- Utility player
- Born: October 30, 1970 (age 55) Houston, Texas, U.S.
- Bats: LeftThrows: Right
- Stats at Baseball Reference

Medals
Men's baseball
Representing United States
Men's Olympics
| Gold medal – first place | 2000 Sydney | Team competition |

= John Cotton (baseball) =

John Cotton (born October 30, 1970) is an American former professional baseball player and an Olympic gold medalist in baseball. Cotton has played 15 seasons in minor league baseball, his last coming in 2003. Over his career, he has played in the Cleveland Indians organization (1989–1993), the San Diego Padres organization (1994–1995), the Detroit Tigers organization (1996), the Chicago White Sox organization (1997), the Chicago Cubs organization (1998), the Colorado Rockies organization (1999–2000), the Montreal Expos organization (2001), the Los Angeles Dodgers organization (2001), the Pittsburgh Pirates organization (2001), and independent league baseball (2002–2003). During the 2000 Sydney Olympic Games, Cotton won a gold medal as a member of the United States national baseball team. Cotton has batted .256 with 1361 hits, 237 doubles, 59 triples and 190 home runs in 1530 minor league games. On the defensive side, Cotton has played 457 career games at second base, 570 in the outfield, 162 games at third base, 191 at first base, 35 games at shortstop and one game at catcher.

==Professional career==
Cotton was drafted by the Cleveland Indians in the tenth round of the 1989 Major League Baseball draft out of Angelina College. He began his professional career with the rookie-level Burlington Indians. With Burlington, Cotton batted .207 with 47 hits, five doubles, one triples, and two home runs in 64 games. In the field, Cotton played all 64 games at second base and committed 29 errors in 306 total chances. The next season, 1990, Cotton played for the Class-A Short Season Watertown Indians. In 73 games that season, Cotton batted .210 with 60 hits, nine doubles, four triples, and two home runs. He played all of his 73 games at second base, committing 26 errors in 364 total chances. In 1991, Cotton played for the Class-A Columbus Indians. With Columbus, Cotton batted .227 with 88 runs, 92 hits, 11 doubles, nine triples, 13 home runs, 42 runs batted in (RBIs) and 57 stolen bases in 122 games. Cotton was promoted to the Class-A Advanced Kinston Indians in 1992. With Kinston, Cotton batted .200 with 67 runs, 72 hits, seven doubles, three triples, 11 home runs, 39 RBIs, and 23 stolen bases in 103 games. Cotton stayed with Kinston in 1993 and batted .264 with 81 runs, 120 hits, 16 doubles, three RBIs, 13 home runs, 51 RBIs, 28 stolen bases, and 24 caught stealing in 127 games. Cotton primarily played in the outfield (125 games) in 1993, compared the previous seasons where he primarily played second base.

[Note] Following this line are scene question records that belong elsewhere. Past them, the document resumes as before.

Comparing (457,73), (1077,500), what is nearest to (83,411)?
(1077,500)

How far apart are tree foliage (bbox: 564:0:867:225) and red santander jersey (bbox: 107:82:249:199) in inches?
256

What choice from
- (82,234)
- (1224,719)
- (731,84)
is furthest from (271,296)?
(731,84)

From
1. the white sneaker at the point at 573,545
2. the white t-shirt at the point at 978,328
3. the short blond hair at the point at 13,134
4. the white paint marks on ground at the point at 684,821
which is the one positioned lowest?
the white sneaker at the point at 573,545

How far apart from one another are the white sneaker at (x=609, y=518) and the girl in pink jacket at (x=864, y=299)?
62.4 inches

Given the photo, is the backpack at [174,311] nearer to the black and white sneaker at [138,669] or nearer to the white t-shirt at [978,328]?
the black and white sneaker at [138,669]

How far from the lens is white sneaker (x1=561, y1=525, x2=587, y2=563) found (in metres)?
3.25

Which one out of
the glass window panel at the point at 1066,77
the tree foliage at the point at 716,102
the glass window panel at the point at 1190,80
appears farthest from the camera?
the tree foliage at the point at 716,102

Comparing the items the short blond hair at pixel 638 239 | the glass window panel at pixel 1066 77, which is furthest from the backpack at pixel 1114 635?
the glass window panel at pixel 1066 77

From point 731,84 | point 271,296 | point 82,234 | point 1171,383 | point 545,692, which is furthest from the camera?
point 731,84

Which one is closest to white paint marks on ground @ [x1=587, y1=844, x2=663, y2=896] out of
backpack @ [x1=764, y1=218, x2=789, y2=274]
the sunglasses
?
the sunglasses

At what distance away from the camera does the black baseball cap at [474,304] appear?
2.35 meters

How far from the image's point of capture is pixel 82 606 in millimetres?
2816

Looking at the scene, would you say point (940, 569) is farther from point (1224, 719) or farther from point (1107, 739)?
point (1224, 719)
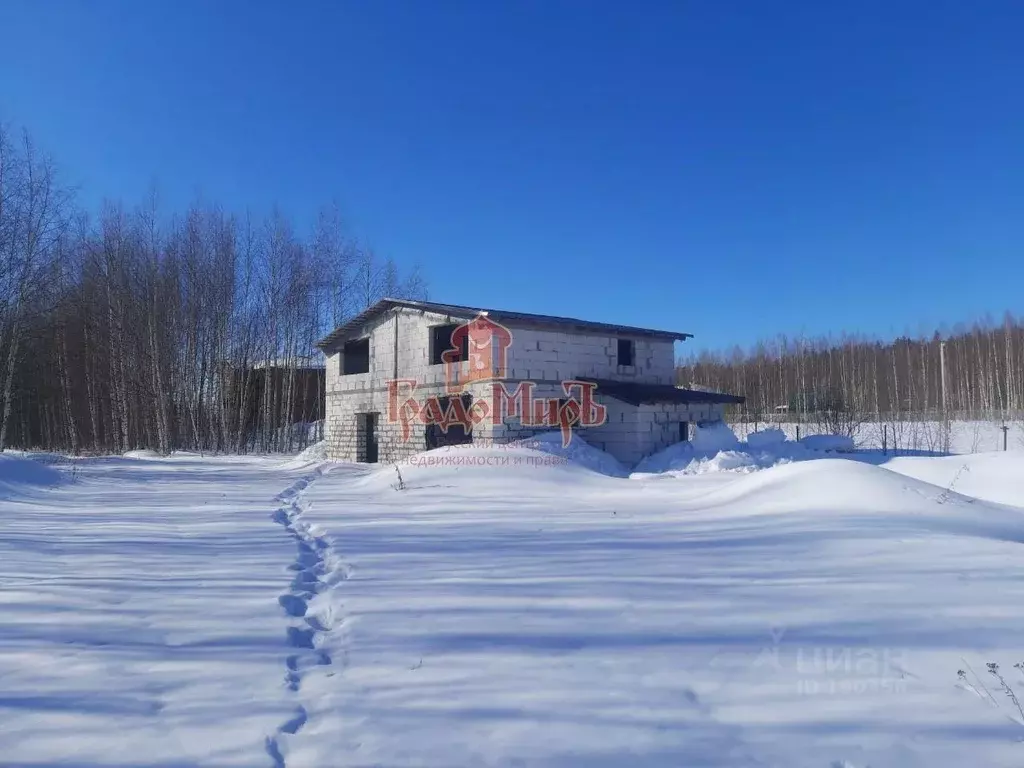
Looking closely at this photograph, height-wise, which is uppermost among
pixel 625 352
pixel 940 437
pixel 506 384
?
pixel 625 352

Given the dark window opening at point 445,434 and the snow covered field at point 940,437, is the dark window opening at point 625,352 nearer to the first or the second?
the dark window opening at point 445,434

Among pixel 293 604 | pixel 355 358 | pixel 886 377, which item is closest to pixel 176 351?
pixel 355 358

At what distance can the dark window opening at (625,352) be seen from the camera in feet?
58.1

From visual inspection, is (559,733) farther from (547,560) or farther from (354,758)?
(547,560)

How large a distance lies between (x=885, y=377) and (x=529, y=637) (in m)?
44.0

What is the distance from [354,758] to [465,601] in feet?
6.53

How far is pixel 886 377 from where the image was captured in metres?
40.1

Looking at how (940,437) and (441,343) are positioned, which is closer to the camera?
(441,343)

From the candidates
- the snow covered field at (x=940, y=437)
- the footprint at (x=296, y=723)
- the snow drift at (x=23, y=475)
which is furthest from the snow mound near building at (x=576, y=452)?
the footprint at (x=296, y=723)

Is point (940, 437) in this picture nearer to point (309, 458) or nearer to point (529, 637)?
point (309, 458)

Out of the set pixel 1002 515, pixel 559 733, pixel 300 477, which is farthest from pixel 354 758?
pixel 300 477

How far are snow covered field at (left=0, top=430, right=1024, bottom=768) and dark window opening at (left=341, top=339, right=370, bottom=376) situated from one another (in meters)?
13.3

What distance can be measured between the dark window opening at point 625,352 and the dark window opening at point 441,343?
437 cm

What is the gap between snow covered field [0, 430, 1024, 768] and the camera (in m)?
2.59
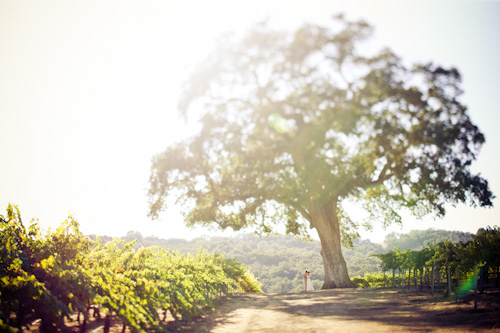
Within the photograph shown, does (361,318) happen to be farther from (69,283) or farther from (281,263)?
(281,263)

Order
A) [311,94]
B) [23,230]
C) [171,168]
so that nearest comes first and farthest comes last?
[23,230], [311,94], [171,168]

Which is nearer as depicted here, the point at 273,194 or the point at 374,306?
the point at 374,306

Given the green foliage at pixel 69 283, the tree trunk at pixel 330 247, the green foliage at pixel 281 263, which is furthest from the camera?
the green foliage at pixel 281 263

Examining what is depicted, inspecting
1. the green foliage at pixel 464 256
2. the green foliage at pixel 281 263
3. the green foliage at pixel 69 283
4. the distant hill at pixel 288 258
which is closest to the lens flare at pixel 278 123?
the green foliage at pixel 464 256

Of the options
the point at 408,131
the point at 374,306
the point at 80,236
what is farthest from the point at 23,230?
the point at 408,131

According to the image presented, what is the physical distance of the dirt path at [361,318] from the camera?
7.04 m

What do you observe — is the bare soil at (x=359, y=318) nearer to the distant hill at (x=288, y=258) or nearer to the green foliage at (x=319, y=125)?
the green foliage at (x=319, y=125)

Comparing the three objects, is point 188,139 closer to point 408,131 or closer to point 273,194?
point 273,194

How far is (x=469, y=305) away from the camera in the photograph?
866cm

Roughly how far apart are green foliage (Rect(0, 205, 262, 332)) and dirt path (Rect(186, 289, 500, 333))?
5.00ft

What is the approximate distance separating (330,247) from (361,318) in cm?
1229

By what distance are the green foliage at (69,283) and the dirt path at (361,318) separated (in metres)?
1.52

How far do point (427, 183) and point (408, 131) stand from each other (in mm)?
3001

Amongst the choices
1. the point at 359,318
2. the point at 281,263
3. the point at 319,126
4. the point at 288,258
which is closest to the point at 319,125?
the point at 319,126
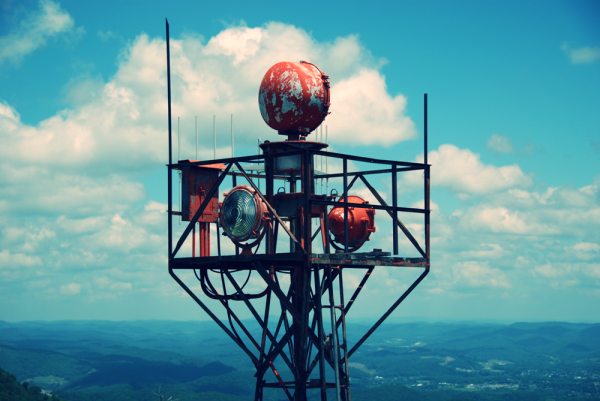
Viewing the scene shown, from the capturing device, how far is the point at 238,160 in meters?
23.0

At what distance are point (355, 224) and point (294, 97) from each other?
17.1 ft

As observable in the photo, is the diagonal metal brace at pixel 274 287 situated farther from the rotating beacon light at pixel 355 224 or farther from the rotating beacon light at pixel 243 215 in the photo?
the rotating beacon light at pixel 355 224

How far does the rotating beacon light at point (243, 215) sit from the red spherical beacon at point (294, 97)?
121 inches

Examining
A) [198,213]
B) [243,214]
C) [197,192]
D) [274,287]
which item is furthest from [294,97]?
[274,287]

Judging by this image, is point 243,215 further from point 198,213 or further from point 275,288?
point 275,288

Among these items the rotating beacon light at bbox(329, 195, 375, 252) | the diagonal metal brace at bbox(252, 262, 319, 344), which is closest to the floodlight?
the diagonal metal brace at bbox(252, 262, 319, 344)

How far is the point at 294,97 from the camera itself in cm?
2458

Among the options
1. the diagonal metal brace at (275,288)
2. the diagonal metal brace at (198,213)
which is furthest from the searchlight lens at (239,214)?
the diagonal metal brace at (275,288)

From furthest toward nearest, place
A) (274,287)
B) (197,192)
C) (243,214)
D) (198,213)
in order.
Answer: (197,192), (198,213), (243,214), (274,287)

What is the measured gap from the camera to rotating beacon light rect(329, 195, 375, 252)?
25.9 m

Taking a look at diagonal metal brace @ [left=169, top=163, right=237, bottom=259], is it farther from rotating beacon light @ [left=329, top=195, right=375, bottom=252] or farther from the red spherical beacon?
rotating beacon light @ [left=329, top=195, right=375, bottom=252]

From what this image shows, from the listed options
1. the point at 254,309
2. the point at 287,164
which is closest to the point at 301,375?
the point at 254,309

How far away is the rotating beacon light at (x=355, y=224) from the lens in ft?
84.8

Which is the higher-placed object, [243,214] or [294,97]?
[294,97]
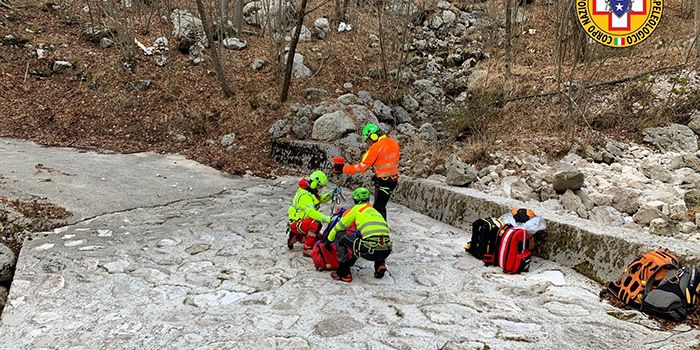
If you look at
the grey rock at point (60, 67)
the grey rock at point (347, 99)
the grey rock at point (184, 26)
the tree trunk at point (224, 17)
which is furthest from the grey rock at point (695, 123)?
the grey rock at point (60, 67)

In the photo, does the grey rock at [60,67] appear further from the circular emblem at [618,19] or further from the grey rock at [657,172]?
the grey rock at [657,172]

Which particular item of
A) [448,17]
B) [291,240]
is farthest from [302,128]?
[448,17]

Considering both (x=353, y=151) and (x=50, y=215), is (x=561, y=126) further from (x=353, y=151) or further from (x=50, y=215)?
(x=50, y=215)

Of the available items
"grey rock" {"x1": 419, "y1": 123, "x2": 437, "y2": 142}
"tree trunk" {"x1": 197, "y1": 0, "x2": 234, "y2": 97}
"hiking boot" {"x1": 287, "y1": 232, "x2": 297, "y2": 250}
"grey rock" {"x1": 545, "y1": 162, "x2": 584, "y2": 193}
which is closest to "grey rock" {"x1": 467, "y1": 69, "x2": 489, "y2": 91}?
"grey rock" {"x1": 419, "y1": 123, "x2": 437, "y2": 142}

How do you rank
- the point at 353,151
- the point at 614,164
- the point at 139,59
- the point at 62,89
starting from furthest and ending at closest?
the point at 139,59, the point at 62,89, the point at 353,151, the point at 614,164

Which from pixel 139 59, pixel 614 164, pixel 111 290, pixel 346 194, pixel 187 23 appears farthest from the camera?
pixel 187 23

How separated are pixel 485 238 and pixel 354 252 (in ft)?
5.82

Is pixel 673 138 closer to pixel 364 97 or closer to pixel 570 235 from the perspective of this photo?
pixel 570 235

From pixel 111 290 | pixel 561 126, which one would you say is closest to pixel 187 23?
pixel 561 126

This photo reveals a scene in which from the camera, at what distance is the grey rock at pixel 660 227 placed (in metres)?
5.80

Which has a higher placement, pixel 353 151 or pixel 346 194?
pixel 353 151

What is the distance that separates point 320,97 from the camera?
45.9 feet

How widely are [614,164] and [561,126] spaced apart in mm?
2523

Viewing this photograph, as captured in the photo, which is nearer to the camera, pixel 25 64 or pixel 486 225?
pixel 486 225
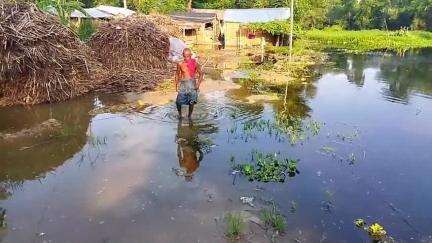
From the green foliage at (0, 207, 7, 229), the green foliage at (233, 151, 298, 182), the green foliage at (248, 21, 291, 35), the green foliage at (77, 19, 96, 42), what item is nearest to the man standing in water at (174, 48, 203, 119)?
the green foliage at (233, 151, 298, 182)

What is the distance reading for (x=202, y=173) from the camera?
7.41m

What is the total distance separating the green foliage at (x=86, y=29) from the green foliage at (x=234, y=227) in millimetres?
17123

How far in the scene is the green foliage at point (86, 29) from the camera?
825 inches

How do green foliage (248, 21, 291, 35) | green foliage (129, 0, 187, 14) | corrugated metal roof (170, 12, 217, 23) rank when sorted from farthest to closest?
green foliage (129, 0, 187, 14) → corrugated metal roof (170, 12, 217, 23) → green foliage (248, 21, 291, 35)

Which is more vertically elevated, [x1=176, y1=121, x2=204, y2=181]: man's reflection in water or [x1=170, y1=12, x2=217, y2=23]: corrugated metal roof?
[x1=170, y1=12, x2=217, y2=23]: corrugated metal roof

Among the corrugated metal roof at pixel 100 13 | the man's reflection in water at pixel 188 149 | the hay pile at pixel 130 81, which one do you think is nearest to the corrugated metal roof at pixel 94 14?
the corrugated metal roof at pixel 100 13

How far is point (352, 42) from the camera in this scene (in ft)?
114

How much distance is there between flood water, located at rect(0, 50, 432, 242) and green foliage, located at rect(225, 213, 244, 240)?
4.3 inches

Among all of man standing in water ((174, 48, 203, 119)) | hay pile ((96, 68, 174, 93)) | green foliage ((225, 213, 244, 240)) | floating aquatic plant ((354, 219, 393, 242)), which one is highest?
man standing in water ((174, 48, 203, 119))

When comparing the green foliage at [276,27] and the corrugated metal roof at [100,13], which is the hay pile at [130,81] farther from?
the green foliage at [276,27]

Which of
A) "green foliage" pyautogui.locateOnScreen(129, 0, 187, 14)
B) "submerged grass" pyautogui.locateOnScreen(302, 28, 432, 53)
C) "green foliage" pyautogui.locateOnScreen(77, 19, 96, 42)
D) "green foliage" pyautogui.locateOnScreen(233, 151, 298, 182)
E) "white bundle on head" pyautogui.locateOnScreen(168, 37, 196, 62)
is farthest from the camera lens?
"green foliage" pyautogui.locateOnScreen(129, 0, 187, 14)

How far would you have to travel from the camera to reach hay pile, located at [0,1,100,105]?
11.1m

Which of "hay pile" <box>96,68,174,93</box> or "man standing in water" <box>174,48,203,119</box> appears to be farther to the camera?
"hay pile" <box>96,68,174,93</box>

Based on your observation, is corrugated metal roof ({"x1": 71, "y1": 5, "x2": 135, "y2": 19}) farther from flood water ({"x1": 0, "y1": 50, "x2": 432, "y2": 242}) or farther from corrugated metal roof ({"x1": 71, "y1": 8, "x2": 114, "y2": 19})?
flood water ({"x1": 0, "y1": 50, "x2": 432, "y2": 242})
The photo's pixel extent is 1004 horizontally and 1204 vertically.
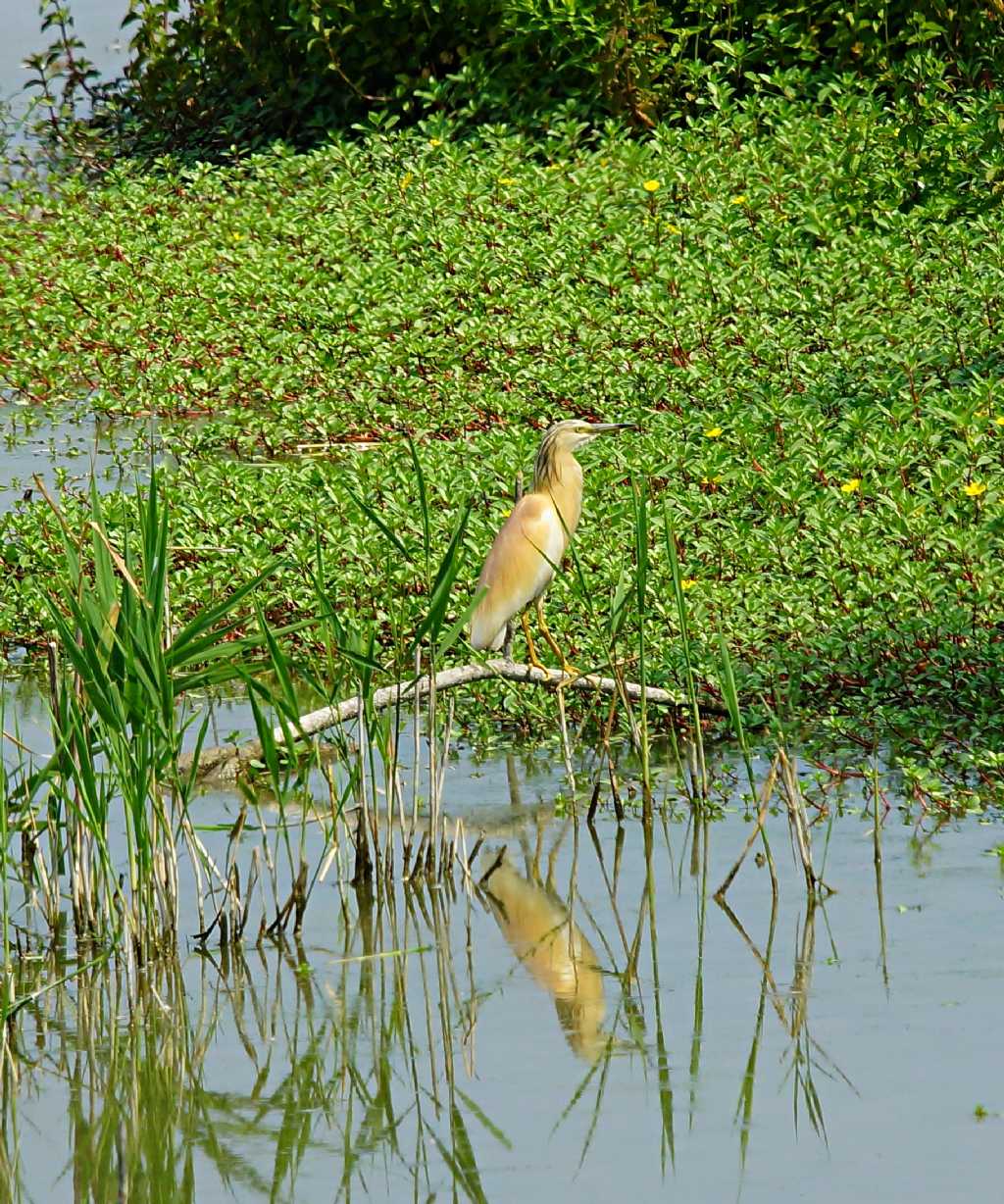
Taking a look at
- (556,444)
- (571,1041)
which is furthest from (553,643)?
(571,1041)

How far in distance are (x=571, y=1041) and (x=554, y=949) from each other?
0.65m

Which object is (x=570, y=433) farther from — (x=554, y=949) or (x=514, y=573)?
(x=554, y=949)

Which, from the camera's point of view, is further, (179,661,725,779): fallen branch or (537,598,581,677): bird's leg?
(537,598,581,677): bird's leg

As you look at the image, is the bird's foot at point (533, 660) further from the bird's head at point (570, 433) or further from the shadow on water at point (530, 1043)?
the shadow on water at point (530, 1043)

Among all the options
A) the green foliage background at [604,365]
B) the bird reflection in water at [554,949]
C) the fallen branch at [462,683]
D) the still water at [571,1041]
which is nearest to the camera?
the still water at [571,1041]

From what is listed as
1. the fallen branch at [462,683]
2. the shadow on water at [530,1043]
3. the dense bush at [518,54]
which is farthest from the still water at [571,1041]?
the dense bush at [518,54]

Cotton began playing in the San Diego Padres' organization in 1995. He played at three different levels in the Padres' organization with three different teams that season. The teams included the Class-A Springfield Sultans, the Class-A Advanced Rancho Cucamonga Quakes, and the Double-A Memphis Chicks. With the Sultans, Cotton batted .232 with 14 runs, 19 hits, five doubles, three triples, one home run, eight RBIs, and seven stolen bases in 24 games. At the Class-A Advanced level, he batted .205 with 35 runs, 35 hits, three doubles, two triples, four home runs, 19 RBIs, and nine stolen bases in 48 games.

==Other activities==
Since retiring from professional baseball, Cotton trained to be an emergency medical technician. He also enrolled into the Sugar Land Fire Academy and later became a firefighter with the Sugar Land Fire Department.